Yes, we should deny guns to the foreign Invaders
Form 4473 has the illegal alien question that will dis-qualify a gun purchase. Brake the law and expect to have a gun? A big NOPE.
But the issue here is whether that question is constitutional.
The real question is whether form 4473 is really legal. After all the Constitution trumps federal statute
That’s what I said. The statute clearly authorizes the question, but the issue is whether that statute is constitutional. If it isn’t then it’s invalid, and therefore giving a false answer to it is not a crime.
I’m not sure what you mean. 4473 was not created by any statute. It was implemented by the ATF much like arbitrary rule changes in response to the Gun Control Act of 1968. The Act denied prohibited people from owning firearms and the ATF created the 4473 in response. It was not mandated by statute.
The Act prohibits certain people from owning arms, and authorizes the ATF to enforce that prohibition. Therefore the ATF is authorized to create a form, so it can know who is allowed to own arms and who isn’t.
Provided that the Act is constitutional. If it isn’t, then all enforcement of it is invalid, including the form. And if the Act in general is constitutional but one provision is not, then the form is valid but the question designed to enforce that provision is not, and giving a false answer to that question is not perjury.
Like Jack Smith as “special counsel.”
There are millions of people who can’t “legally” purchase a firearm in the U.S. but can legally possess a firearm without question.
Huh?

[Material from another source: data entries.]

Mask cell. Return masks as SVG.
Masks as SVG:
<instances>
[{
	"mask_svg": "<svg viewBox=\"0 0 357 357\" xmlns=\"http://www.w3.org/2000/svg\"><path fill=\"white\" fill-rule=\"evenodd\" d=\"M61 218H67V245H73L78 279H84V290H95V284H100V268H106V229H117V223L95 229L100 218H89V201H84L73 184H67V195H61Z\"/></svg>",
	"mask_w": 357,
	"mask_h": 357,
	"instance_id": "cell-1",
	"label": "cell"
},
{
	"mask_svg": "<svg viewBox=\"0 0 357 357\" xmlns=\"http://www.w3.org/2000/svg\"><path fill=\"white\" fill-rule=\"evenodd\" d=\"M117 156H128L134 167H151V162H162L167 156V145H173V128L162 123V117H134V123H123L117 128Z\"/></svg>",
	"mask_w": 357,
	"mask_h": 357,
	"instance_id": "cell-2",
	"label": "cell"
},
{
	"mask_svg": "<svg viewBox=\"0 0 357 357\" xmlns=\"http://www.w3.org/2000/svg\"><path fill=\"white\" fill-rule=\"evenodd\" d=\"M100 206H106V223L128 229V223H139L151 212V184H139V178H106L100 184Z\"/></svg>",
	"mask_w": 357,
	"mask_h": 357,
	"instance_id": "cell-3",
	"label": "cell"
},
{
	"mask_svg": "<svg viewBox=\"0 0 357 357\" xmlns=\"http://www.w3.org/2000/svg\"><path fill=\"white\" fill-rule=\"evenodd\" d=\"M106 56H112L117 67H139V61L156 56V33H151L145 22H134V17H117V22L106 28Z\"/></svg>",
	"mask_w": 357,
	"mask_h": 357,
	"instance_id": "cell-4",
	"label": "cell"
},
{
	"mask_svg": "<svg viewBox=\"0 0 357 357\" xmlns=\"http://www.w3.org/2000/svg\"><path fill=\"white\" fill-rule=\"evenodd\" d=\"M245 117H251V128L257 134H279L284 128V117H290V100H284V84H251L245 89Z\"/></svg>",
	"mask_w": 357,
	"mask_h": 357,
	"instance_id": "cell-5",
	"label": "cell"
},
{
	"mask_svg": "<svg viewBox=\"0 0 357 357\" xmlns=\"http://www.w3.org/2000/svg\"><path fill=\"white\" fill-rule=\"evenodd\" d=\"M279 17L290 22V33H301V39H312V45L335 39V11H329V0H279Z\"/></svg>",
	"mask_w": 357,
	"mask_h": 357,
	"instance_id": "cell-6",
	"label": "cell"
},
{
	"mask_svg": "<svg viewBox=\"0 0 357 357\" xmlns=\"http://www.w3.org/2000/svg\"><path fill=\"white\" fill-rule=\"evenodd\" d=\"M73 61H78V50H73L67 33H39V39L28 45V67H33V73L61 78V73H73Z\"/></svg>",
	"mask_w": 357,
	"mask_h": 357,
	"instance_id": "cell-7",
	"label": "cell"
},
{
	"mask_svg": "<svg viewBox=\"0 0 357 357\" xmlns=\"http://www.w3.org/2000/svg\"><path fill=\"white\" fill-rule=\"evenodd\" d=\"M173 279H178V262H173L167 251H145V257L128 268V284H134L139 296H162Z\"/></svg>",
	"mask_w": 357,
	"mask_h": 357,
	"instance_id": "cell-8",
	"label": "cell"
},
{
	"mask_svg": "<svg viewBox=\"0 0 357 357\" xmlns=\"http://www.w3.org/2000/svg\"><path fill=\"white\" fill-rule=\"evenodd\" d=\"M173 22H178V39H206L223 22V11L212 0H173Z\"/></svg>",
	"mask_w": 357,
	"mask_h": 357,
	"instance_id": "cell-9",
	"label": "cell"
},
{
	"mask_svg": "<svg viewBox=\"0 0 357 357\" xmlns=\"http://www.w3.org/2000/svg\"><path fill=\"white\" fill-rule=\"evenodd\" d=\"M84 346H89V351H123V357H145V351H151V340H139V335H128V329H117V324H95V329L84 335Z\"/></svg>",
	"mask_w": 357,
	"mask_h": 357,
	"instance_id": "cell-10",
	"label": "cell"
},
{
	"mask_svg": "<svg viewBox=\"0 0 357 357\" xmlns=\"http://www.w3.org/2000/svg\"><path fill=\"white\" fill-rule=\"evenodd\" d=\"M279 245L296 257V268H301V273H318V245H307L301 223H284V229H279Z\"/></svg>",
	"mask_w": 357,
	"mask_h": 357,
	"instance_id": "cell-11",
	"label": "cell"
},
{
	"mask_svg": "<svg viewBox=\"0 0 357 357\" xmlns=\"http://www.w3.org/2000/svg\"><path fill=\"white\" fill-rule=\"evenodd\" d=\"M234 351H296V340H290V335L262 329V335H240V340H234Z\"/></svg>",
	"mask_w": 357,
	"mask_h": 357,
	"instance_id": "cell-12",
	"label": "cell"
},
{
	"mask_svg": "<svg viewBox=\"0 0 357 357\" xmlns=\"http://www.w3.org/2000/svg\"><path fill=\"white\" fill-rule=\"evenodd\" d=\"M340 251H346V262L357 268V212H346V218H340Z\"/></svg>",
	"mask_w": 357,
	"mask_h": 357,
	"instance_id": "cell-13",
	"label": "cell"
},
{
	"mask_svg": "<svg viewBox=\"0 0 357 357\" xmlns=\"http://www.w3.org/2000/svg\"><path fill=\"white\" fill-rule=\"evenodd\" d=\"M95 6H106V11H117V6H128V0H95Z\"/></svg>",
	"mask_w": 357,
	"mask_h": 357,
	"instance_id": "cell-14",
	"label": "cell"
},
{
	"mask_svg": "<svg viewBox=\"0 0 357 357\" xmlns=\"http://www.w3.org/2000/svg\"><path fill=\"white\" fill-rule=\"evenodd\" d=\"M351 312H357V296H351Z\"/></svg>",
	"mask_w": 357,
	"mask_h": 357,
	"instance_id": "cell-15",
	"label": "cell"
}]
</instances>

I don’t understand what you mean by that.
It was a mistake to bypass Judge Ho for SCOTUS.
I’m sure the folks in that Colorado apartment complex are taking great comfort in this.
Beat me to it
This will def stop the gang in their tracks.
There ain’t nothing going on there. The Gov of Colorado says so
And now with added Target parking lots!!
It’s only common sense that illegal aliens should have illegal guns.
I always hated the old NRA slogan that when guns were outlawed, only outlaws would have guns. It was too easy to interpret as a tautology: if guns were illegal, then owning one made YOU an outlaw.
yeah right
try stopping the criminals from getting weapons
hunter proved that
“[A]n illegal alien does not become “part of a national community” by unlawfully entering it, any more than a thief becomes an owner of property by stealing it.”
A better analogy would have been:: an illegal doesn’t become one of “the people”!by unlawfully invading the country any more than a squatter becomes a homeowner by occupying one. Except that I’m sure a bunch of lawyers would immediately pounce on me to explain that in their state, that is exactly what squatter law allows. I guess the Supremes didn’t want to point out the hypocrisy.
“[A]n illegal alien does not become “part of a national community” by unlawfully entering it, any more than a thief becomes an owner of property by stealing it.”
———
A basic, obvious and rational premise that is opposed by the vile Dhimmi-crats, who are supporters and enablers of illegal aliens, thieves/criminals and Islamofascists/Muslim supremacists/terrorists.
Except that a thief can eventually gain ownership of the property he stole, by adverse possession.
I see a whole new cottage industry….
Bless Judge James Ho’s parents!
Now if only we could ban illegal aliens.
Wouldn’t it be even better if they banned ILLEGAL ENTRY into our country in the first place.
Um, they did. That’s what makes it illegal. For the first century or so of the USA’s existence there was no such thing as illegal entry, because there was no law against any kind of entry.
(And if you take a strictly originalist view, nothing in the constitution authorizes Congress to regulate immigration, which is a huge problem.)
So the very fact that we’re discussing illegal entrants means there is a law that they have violated. That doesn’t change their rights once they’re here. The fourteenth amendment couldn’t be clearer that it protects everyone equally, regardless of how many laws they may have broken. So does the fifth.
So the question in this case was whether Congress may infringe their RKBA, and the court decided that it may.